Tuesday 17 September 2019 9:20 am

Recruiter Staffline's share price dives as it swings to £8m loss

Recruiter Staffline swung to a near £8m loss in the first half of 2019 as it warned of a slowdown in new business contracts, sending its share price crashing.

Read more: Recruiters warn City job hunters over old social media posts

The figures

Staffline blamed a series of “unfortunate challenges” as well as Brexit uncertainty for falling to a £7.7m loss, down from a £10.5m profit this time last year.

Revenue rose 11 per cent to £534.6m year on year, despite a 19.5 per cent decline in People Plus revenue to £41.4m, as the division undergoes a transformation.


Meanwhile net debt more than doubled to £89.2m from £36.9m a year ago under the weight of a spree of acquisitions in 2018.

Shareholders suffered a loss per share of 22.4p, a 168.3 per cent nosedive from last year’s 32.8p earning per share.

Staffline opted not to pay any interim dividend.

Why it’s interesting

Aside from blaming Brexit uncertainty, Staffline admitted a delay in publishing its last set of annual results “created uncertainty” among customers. Auditor PwC resigned shortly after.

Today it said that situation was made worse by a difficult hiring environment.

The firm warned that “trading remains challenging”, saying it will only deliver £20m in operating profit.

“Since the publication of the 2018 full year results, weak consumer confidence has weighed on our end customers, particularly in food and retail, which has had a direct impact on demand for Staffline’s services,” the recruiter added.


Staffline also acknowledged investor anger after it issued new shares in July to raise £37m to tackle debt, with the result that it diluted existing shareholders’ stakes, including activist investor Cat Rock.

Staffline’s share price sank 20 per cent in early trading to 123p as the results proved worse than investor expectations.

But Liberum said the recruiter’s investment in employee engagement would yielf benefits “when markets recover”.

The broker added: “People Plus should return to profitability in H2 given the changing mix and cost savings. The macroeconomic environment remains challenging and there is continued uncertainty over Brexit.”

What Staffline said

CEO Chris Pullen said:

The first six months of 2019 presented a number of unforeseen challenges for Staffline. The delay in the publication of the 2018 final results created uncertainty, which has been compounded by a challenging trading environment.

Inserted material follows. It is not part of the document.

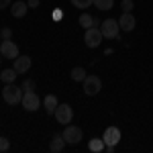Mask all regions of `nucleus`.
Listing matches in <instances>:
<instances>
[{"label": "nucleus", "mask_w": 153, "mask_h": 153, "mask_svg": "<svg viewBox=\"0 0 153 153\" xmlns=\"http://www.w3.org/2000/svg\"><path fill=\"white\" fill-rule=\"evenodd\" d=\"M70 76H71V80H74V82H84V78H86L88 74H86L84 68H74Z\"/></svg>", "instance_id": "nucleus-18"}, {"label": "nucleus", "mask_w": 153, "mask_h": 153, "mask_svg": "<svg viewBox=\"0 0 153 153\" xmlns=\"http://www.w3.org/2000/svg\"><path fill=\"white\" fill-rule=\"evenodd\" d=\"M0 53L6 59H16L19 57V47H16V43H12L10 39H4L2 45H0Z\"/></svg>", "instance_id": "nucleus-8"}, {"label": "nucleus", "mask_w": 153, "mask_h": 153, "mask_svg": "<svg viewBox=\"0 0 153 153\" xmlns=\"http://www.w3.org/2000/svg\"><path fill=\"white\" fill-rule=\"evenodd\" d=\"M16 76H19V71L14 70V68H12V70H4V71H0V80H2L4 84H12L14 80H16Z\"/></svg>", "instance_id": "nucleus-16"}, {"label": "nucleus", "mask_w": 153, "mask_h": 153, "mask_svg": "<svg viewBox=\"0 0 153 153\" xmlns=\"http://www.w3.org/2000/svg\"><path fill=\"white\" fill-rule=\"evenodd\" d=\"M39 104H43V102L39 100V96L35 94V90L25 92V94H23V108H25V110L33 112V110H37V108H39Z\"/></svg>", "instance_id": "nucleus-7"}, {"label": "nucleus", "mask_w": 153, "mask_h": 153, "mask_svg": "<svg viewBox=\"0 0 153 153\" xmlns=\"http://www.w3.org/2000/svg\"><path fill=\"white\" fill-rule=\"evenodd\" d=\"M8 149H10L8 139H6V137H0V151H8Z\"/></svg>", "instance_id": "nucleus-23"}, {"label": "nucleus", "mask_w": 153, "mask_h": 153, "mask_svg": "<svg viewBox=\"0 0 153 153\" xmlns=\"http://www.w3.org/2000/svg\"><path fill=\"white\" fill-rule=\"evenodd\" d=\"M0 37H2V39H10V37H12V31L8 29V27H4V29H2V33H0Z\"/></svg>", "instance_id": "nucleus-24"}, {"label": "nucleus", "mask_w": 153, "mask_h": 153, "mask_svg": "<svg viewBox=\"0 0 153 153\" xmlns=\"http://www.w3.org/2000/svg\"><path fill=\"white\" fill-rule=\"evenodd\" d=\"M71 4H74L76 8H80V10H84V8L92 6V4H94V0H71Z\"/></svg>", "instance_id": "nucleus-20"}, {"label": "nucleus", "mask_w": 153, "mask_h": 153, "mask_svg": "<svg viewBox=\"0 0 153 153\" xmlns=\"http://www.w3.org/2000/svg\"><path fill=\"white\" fill-rule=\"evenodd\" d=\"M53 114H55V120H57L59 125H70L71 118H74V110H71L70 104H57Z\"/></svg>", "instance_id": "nucleus-5"}, {"label": "nucleus", "mask_w": 153, "mask_h": 153, "mask_svg": "<svg viewBox=\"0 0 153 153\" xmlns=\"http://www.w3.org/2000/svg\"><path fill=\"white\" fill-rule=\"evenodd\" d=\"M23 88H19V86H14V84H4V88H2V98H4V102L6 104H21L23 102Z\"/></svg>", "instance_id": "nucleus-1"}, {"label": "nucleus", "mask_w": 153, "mask_h": 153, "mask_svg": "<svg viewBox=\"0 0 153 153\" xmlns=\"http://www.w3.org/2000/svg\"><path fill=\"white\" fill-rule=\"evenodd\" d=\"M102 139H104L106 147H114V145L120 141V129H118V127H108V129L104 131V135H102Z\"/></svg>", "instance_id": "nucleus-9"}, {"label": "nucleus", "mask_w": 153, "mask_h": 153, "mask_svg": "<svg viewBox=\"0 0 153 153\" xmlns=\"http://www.w3.org/2000/svg\"><path fill=\"white\" fill-rule=\"evenodd\" d=\"M68 143H65V139H63V135H55L53 139H51V143H49V149L53 153H59L63 151V147H65Z\"/></svg>", "instance_id": "nucleus-13"}, {"label": "nucleus", "mask_w": 153, "mask_h": 153, "mask_svg": "<svg viewBox=\"0 0 153 153\" xmlns=\"http://www.w3.org/2000/svg\"><path fill=\"white\" fill-rule=\"evenodd\" d=\"M10 4H12V0H0V10L6 8V6H10Z\"/></svg>", "instance_id": "nucleus-26"}, {"label": "nucleus", "mask_w": 153, "mask_h": 153, "mask_svg": "<svg viewBox=\"0 0 153 153\" xmlns=\"http://www.w3.org/2000/svg\"><path fill=\"white\" fill-rule=\"evenodd\" d=\"M88 149H90L92 153H100V151H104V149H106L104 139H102V137H96V139H90V143H88Z\"/></svg>", "instance_id": "nucleus-15"}, {"label": "nucleus", "mask_w": 153, "mask_h": 153, "mask_svg": "<svg viewBox=\"0 0 153 153\" xmlns=\"http://www.w3.org/2000/svg\"><path fill=\"white\" fill-rule=\"evenodd\" d=\"M31 63H33V59L29 57V55H19V57L14 59V70L19 71V74H25V71L31 70Z\"/></svg>", "instance_id": "nucleus-11"}, {"label": "nucleus", "mask_w": 153, "mask_h": 153, "mask_svg": "<svg viewBox=\"0 0 153 153\" xmlns=\"http://www.w3.org/2000/svg\"><path fill=\"white\" fill-rule=\"evenodd\" d=\"M0 61H2V53H0Z\"/></svg>", "instance_id": "nucleus-28"}, {"label": "nucleus", "mask_w": 153, "mask_h": 153, "mask_svg": "<svg viewBox=\"0 0 153 153\" xmlns=\"http://www.w3.org/2000/svg\"><path fill=\"white\" fill-rule=\"evenodd\" d=\"M43 106H45V112H47V114H53L55 108H57V98L53 94L45 96V98H43Z\"/></svg>", "instance_id": "nucleus-14"}, {"label": "nucleus", "mask_w": 153, "mask_h": 153, "mask_svg": "<svg viewBox=\"0 0 153 153\" xmlns=\"http://www.w3.org/2000/svg\"><path fill=\"white\" fill-rule=\"evenodd\" d=\"M21 88H23V92H31V90H35V82L33 80H25Z\"/></svg>", "instance_id": "nucleus-22"}, {"label": "nucleus", "mask_w": 153, "mask_h": 153, "mask_svg": "<svg viewBox=\"0 0 153 153\" xmlns=\"http://www.w3.org/2000/svg\"><path fill=\"white\" fill-rule=\"evenodd\" d=\"M102 31H100V27H90V29H86V35H84V41H86V45L90 49H96L100 43H102Z\"/></svg>", "instance_id": "nucleus-2"}, {"label": "nucleus", "mask_w": 153, "mask_h": 153, "mask_svg": "<svg viewBox=\"0 0 153 153\" xmlns=\"http://www.w3.org/2000/svg\"><path fill=\"white\" fill-rule=\"evenodd\" d=\"M94 6L98 10H110L114 6V0H94Z\"/></svg>", "instance_id": "nucleus-19"}, {"label": "nucleus", "mask_w": 153, "mask_h": 153, "mask_svg": "<svg viewBox=\"0 0 153 153\" xmlns=\"http://www.w3.org/2000/svg\"><path fill=\"white\" fill-rule=\"evenodd\" d=\"M135 25H137V19H135L131 12H123V14H120V19H118V27H120V31L131 33V31L135 29Z\"/></svg>", "instance_id": "nucleus-10"}, {"label": "nucleus", "mask_w": 153, "mask_h": 153, "mask_svg": "<svg viewBox=\"0 0 153 153\" xmlns=\"http://www.w3.org/2000/svg\"><path fill=\"white\" fill-rule=\"evenodd\" d=\"M27 4H29V8H39V6H41L39 0H27Z\"/></svg>", "instance_id": "nucleus-25"}, {"label": "nucleus", "mask_w": 153, "mask_h": 153, "mask_svg": "<svg viewBox=\"0 0 153 153\" xmlns=\"http://www.w3.org/2000/svg\"><path fill=\"white\" fill-rule=\"evenodd\" d=\"M0 45H2V41H0Z\"/></svg>", "instance_id": "nucleus-29"}, {"label": "nucleus", "mask_w": 153, "mask_h": 153, "mask_svg": "<svg viewBox=\"0 0 153 153\" xmlns=\"http://www.w3.org/2000/svg\"><path fill=\"white\" fill-rule=\"evenodd\" d=\"M96 23H100V21H96L92 14H86L84 12L82 16H80V25H82L84 29H90V27H96Z\"/></svg>", "instance_id": "nucleus-17"}, {"label": "nucleus", "mask_w": 153, "mask_h": 153, "mask_svg": "<svg viewBox=\"0 0 153 153\" xmlns=\"http://www.w3.org/2000/svg\"><path fill=\"white\" fill-rule=\"evenodd\" d=\"M100 31H102L104 39H117L118 33H120L118 21H114V19H106V21H102V25H100Z\"/></svg>", "instance_id": "nucleus-3"}, {"label": "nucleus", "mask_w": 153, "mask_h": 153, "mask_svg": "<svg viewBox=\"0 0 153 153\" xmlns=\"http://www.w3.org/2000/svg\"><path fill=\"white\" fill-rule=\"evenodd\" d=\"M61 16H63V12H61V10H55V12H53V19H55V21H57V19H61Z\"/></svg>", "instance_id": "nucleus-27"}, {"label": "nucleus", "mask_w": 153, "mask_h": 153, "mask_svg": "<svg viewBox=\"0 0 153 153\" xmlns=\"http://www.w3.org/2000/svg\"><path fill=\"white\" fill-rule=\"evenodd\" d=\"M27 10H29V4L27 2H14V4H10V14L14 16V19H23L25 14H27Z\"/></svg>", "instance_id": "nucleus-12"}, {"label": "nucleus", "mask_w": 153, "mask_h": 153, "mask_svg": "<svg viewBox=\"0 0 153 153\" xmlns=\"http://www.w3.org/2000/svg\"><path fill=\"white\" fill-rule=\"evenodd\" d=\"M82 84H84V92L88 96H96L100 92V88H102V80L98 76H86Z\"/></svg>", "instance_id": "nucleus-4"}, {"label": "nucleus", "mask_w": 153, "mask_h": 153, "mask_svg": "<svg viewBox=\"0 0 153 153\" xmlns=\"http://www.w3.org/2000/svg\"><path fill=\"white\" fill-rule=\"evenodd\" d=\"M120 8H123V12H133L135 4H133V0H123L120 2Z\"/></svg>", "instance_id": "nucleus-21"}, {"label": "nucleus", "mask_w": 153, "mask_h": 153, "mask_svg": "<svg viewBox=\"0 0 153 153\" xmlns=\"http://www.w3.org/2000/svg\"><path fill=\"white\" fill-rule=\"evenodd\" d=\"M61 135H63L65 143H70V145H78L82 141V129L76 127V125H65V129H63Z\"/></svg>", "instance_id": "nucleus-6"}]
</instances>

 As a consequence of this and the transformation of People Plus, this year’s result will be more heavily weighted than usual towards the final quarter.

Brexit has become the source of unprecedented uncertainty for our end customers and is increasingly weighing on consumer confidence. The performance of our end customers in food and retail has a direct impact on the demand for our services.

Read more: PwC resigns as Staffline audit after delay to 2018 results

Despite this, we remain convinced that the challenges the  group is currently facing are short-term and that the business is sufficiently differentiated in its service proposition to return to future growth.

We have developed an excellent platform as a result of the strategies we have put in place, and look forward to continuing to further enhance the leading positions we have in each of our core markets.